Le système des ressources propres permet de réduire la tyrannie du juste retour qui veut que chaque État membre soit tenté de comparer ce qu'il apporte au budget de l'Union européenne avec ce qu'il en retire.
En France, les assemblées adoptent chaque année, à l'occasion du débat budgétaire, un article, placé dans le projet de loi de finances juste avant l'article d'équilibre, qui indique le montant des ressources transférées au budget de l'Union européenne.
Le CFP indique pratiquement à l'euro près la part qui va revenir à chaque État membre au titre de la politique agricole commune et des fonds de cohésion. Chaque État compare alors ce qu'il apporte avec ce qu'il reçoit.

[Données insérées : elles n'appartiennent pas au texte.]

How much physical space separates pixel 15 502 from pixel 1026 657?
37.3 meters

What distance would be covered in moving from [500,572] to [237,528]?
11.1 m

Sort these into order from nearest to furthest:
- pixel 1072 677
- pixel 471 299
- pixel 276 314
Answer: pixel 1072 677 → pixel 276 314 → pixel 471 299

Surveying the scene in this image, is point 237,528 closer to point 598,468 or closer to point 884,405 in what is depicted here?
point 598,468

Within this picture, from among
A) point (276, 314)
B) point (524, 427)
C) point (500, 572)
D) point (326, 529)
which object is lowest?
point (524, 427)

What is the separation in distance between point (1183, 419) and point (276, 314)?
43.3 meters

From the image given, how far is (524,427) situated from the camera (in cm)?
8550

Ces chiffres alimentent un débat qui n'est pas tout à fait dans l'esprit de la solidarité européenne.
Or, les seules ressources propres aujourd'hui, alors même que les traités prévoyaient que le budget européen devait être financé par elles, sont les droits de douane. De traité de libre-échange en traité de libre-échange, ils ont cependant fondu comme neige au soleil pour ne plus représenter que 10 % des ressources budgétaires actuelles de l'Union européenne. Partant, les 90 % restants sont apportés par un petit prélèvement sur la TVA et, majoritairement, par le prélèvement sur le revenu national brut.
Le Royaume-Uni avait obtenu sur ce dernier un rabais, pour le financement duquel d'autres États membres avaient eux-mêmes obtenu un rabais… Car, en pratique, les dirigeants politiques des États membres se tournent, en fin de négociation des CFP, vers le président européen en charge de l'exercice. Chaque État membre, y compris le plus modeste, disposant pour ainsi dire d'un droit de veto, sait en jouer pour obtenir des concessions. Ainsi, les Pays-Bas et la Belgique récupèrent 25 % du produit des droits de douane qu'ils perçoivent pour le compte de l'Union européenne. Sur ce chapitre, le Parlement européen n'a, quant à lui, rien à dire.

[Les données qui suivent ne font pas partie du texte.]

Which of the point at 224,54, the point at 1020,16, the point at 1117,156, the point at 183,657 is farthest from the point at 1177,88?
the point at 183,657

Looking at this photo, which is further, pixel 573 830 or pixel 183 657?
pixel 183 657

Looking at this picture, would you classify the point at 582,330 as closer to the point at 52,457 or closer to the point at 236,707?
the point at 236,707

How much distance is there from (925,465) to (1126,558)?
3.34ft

À l'occasion du départ du Royaume-Uni et de la fin du chèque britannique, tous ces rabais disparaîtront, au profit d'une transparence et d'une clarté accrues dans la répartition des contributions des États.

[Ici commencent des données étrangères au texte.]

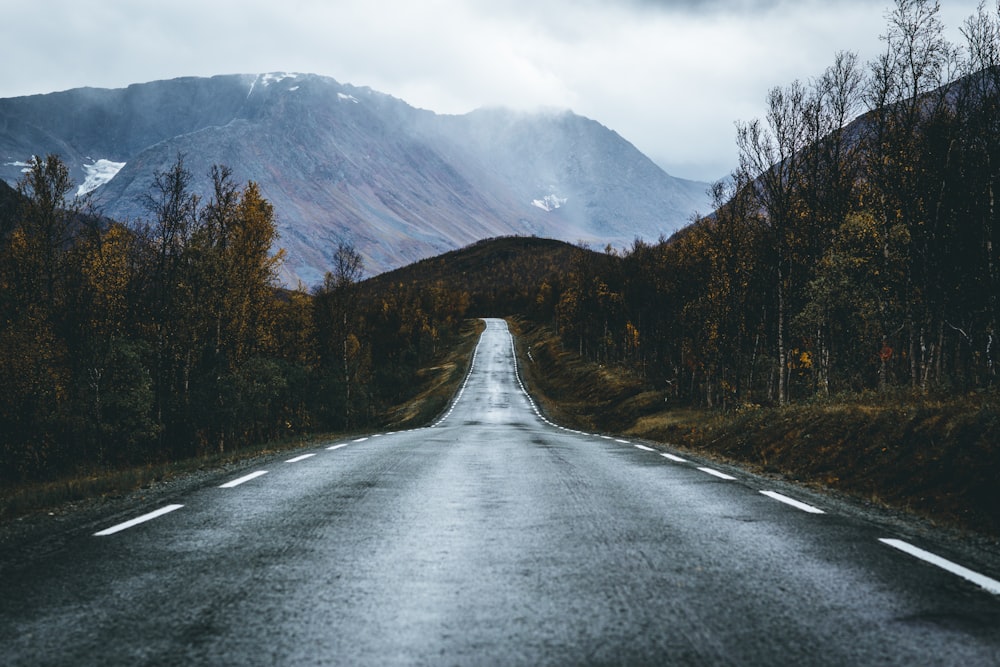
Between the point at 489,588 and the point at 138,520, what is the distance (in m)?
3.80

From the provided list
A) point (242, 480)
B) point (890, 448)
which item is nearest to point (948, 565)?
point (890, 448)

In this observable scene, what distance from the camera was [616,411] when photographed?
1822 inches

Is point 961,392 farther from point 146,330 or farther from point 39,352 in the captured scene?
point 146,330

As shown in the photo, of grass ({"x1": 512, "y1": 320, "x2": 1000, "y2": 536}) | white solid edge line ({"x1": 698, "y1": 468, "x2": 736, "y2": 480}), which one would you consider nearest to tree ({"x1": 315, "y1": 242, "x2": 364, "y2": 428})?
grass ({"x1": 512, "y1": 320, "x2": 1000, "y2": 536})

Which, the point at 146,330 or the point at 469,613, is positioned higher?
the point at 146,330

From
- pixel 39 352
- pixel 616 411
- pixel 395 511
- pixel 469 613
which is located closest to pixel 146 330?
pixel 39 352

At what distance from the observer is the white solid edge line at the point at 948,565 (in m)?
4.18

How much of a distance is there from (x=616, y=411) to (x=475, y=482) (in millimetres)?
38381

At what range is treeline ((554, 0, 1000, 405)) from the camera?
21.8 m

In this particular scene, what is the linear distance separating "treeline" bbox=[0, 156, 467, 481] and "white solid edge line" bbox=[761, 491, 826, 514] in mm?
26737

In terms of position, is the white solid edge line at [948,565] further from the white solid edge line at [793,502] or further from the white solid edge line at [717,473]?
the white solid edge line at [717,473]

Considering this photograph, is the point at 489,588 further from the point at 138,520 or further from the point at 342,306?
the point at 342,306

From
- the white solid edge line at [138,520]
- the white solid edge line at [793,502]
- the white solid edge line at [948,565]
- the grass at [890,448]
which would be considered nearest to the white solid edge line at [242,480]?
the white solid edge line at [138,520]

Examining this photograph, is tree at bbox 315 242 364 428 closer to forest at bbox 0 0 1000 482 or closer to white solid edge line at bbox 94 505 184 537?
forest at bbox 0 0 1000 482
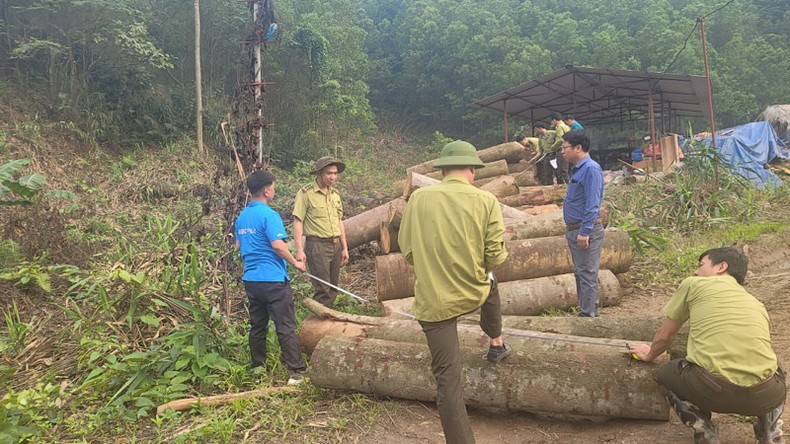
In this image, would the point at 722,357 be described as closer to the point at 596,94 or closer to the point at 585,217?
the point at 585,217

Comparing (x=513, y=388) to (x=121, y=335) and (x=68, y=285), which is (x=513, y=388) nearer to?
(x=121, y=335)

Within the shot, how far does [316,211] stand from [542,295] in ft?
8.88

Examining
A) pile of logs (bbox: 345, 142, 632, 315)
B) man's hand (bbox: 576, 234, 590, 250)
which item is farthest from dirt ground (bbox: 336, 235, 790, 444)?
pile of logs (bbox: 345, 142, 632, 315)

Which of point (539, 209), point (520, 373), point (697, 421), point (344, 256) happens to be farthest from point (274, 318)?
point (539, 209)

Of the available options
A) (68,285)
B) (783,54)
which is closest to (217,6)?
(68,285)

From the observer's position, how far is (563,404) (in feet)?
10.8

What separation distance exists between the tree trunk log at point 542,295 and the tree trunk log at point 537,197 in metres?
3.85

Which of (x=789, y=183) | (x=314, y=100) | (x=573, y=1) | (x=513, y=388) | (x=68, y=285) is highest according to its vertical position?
(x=573, y=1)

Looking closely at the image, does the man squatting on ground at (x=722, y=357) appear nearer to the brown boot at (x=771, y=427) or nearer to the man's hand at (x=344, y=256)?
the brown boot at (x=771, y=427)

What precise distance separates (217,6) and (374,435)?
63.9 feet

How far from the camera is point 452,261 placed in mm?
2889

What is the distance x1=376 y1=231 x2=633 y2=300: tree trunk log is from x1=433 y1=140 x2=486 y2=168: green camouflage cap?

Il peut y avoir de nouvelles ressources propres. Certains pensent qu'elles viendront en sus des ressources existantes, pour financer de nouvelles actions. M. Mario Monti est l'inspirateur d'une réflexion à ce sujet, puisqu'il a présidé le groupe de haut niveau constitué à cette fin, le CFP – singulièrement rogné par le Premier ministre Cameron – n'ayant été approuvé à l'automne 2013 par le Parlement européen qu'à la condition qu'un groupe soit constitué sur le sujet des ressources propres.
Placé sous la direction de M. Monti, ce groupe constitué de représentants des trois institutions que sont la Commission, le Parlement et le Conseil, a rendu publiques ses propositions au début de l'année 2017. Ce dispositif a fait l'objet d'un rapport d'initiative approuvé hier par le Parlement européen, qui l'a repris.
Se trouvent ainsi évoquées la possibilité d'établir une taxe carbone prélevée aux frontières extérieures, la possibilité d'une taxe sur les transactions financières, un financement issu de la gestion commune du prix de la tonne de carbone, un élément de TVA ou encore une part de l'impôt sur les bénéfices réalisés par les sociétés commerciales collecté par les États membres, à partir du moment où une assiette commune serait en vigueur pour cette imposition. Une taxe sur les géants de l'économie numérique tels que Google, Apple, Facebook, Amazon, encore appelée taxe GAFA, serait également envisageable – actuellement, les États européens sont en effet tellement intelligents qu'ils se concurrencent mutuellement, de sorte que ces entreprises finissent par ne pas payer d'impôt en Europe ; on ne peut que souhaiter qu'ils sortent de ce type de ruling traditionnel et se fixent enfin des règles.
Les ressources propres restent néanmoins dans la main des États membres. Ce n'est donc pas le Parlement européen qui adoptera éventuellement ces dispositions, mais les États membres qui définiront ces ressources dans leur loi de finances – si possible de la même manière ! – et les encaisseront. Dans la mesure où cela passera par les budgets nationaux, je ne suis donc pas sûr que nous puissions ainsi effacer l'effet de la tyrannie du juste retour. Mais cela réduirait du moins la dimension de ce débat.
Plus il y aura de ressources propres, moins seront importantes les contributions au titre du revenu national brut, transférées des budgets nationaux vers le budget européen. Nous devons cependant être conscients que ce n'est pas évident. S'il doit y avoir de nouvelles ressources propres du fait de la création de ces nouveaux impôts, cela passera en tout cas par un accord général, mais aussi par des dispositions adoptées par les parlements nationaux dans les projets de loi de finances. Or il n'est pas sûr que tous les États membres soient prêts à passer à l'acte rapidement ; la mise en oeuvre du mécanisme risque au contraire de prendre quelques semaines.
Il faut également faire très attention à ne pas provoquer ainsi de hausse des prélèvements obligatoires pour les citoyens européens. Ces ressources nouvelles devraient au contraire amener une réduction à due concurrence des contributions des États membres au budget de l'Union et non à un gonflement de ce dernier, concomitant à un gonflement des prélèvements obligatoires qui ne serait pas de nature à rendre l'Europe plus populaire.